[REQUEST] Copy the forum thread between "if my f(x) is" and "of the series?", inclusive, substituting "sum" for "series".

[TEXT TO READ]
_ _ _ _
I have got an other problem:

if my f(x) is calculated with a error of 3*10^{-17} (because I wrote it in a series that was aborted after a specific n out of the natural numbers) and the last output I get is the middle of an Intelvall with the lengh 10^{-15}. Why is the total error of my root  (plus minus) 0.5*10^{-15} like it is written in the book? Don't I have to consider the error of the series?
POSTED BY: Nickel Paulsen
Posted 11 years ago
In your particular example you can reduce $MaxExtraPrecision from 1000 down to about 400 and usually not have an error. That will save less than 25% of your time.

Since you seem to only be using the Abort if
Sign[f[a]]==Sign[f[b]]
and might not have any other reasons for Abort during your calculation you might be able to remove the CheckAbort and Abort and just test the two signs before beginning your loop, but changing that does not seem to save any significant time.

Your For loop is written in an unusual way and not like most you would see as examples. Unusual coding can sometimes take more time, but changing that does not seem to save any significant time.
_ _ _ _
[DATA SEGMENT]
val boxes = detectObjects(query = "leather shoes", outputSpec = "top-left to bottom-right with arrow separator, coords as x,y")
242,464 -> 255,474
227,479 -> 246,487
_ _ _ _
[WORKED SOLUTION]
if my f(x) is calculated with a error of 3*10^{-17} (because I wrote it in a sum that was aborted after a specific n out of the natural numbers) and the last output I get is the middle of an Intelvall with the lengh 10^{-15}. Why is the total error of my root  (plus minus) 0.5*10^{-15} like it is written in the book? Don't I have to consider the error of the sum?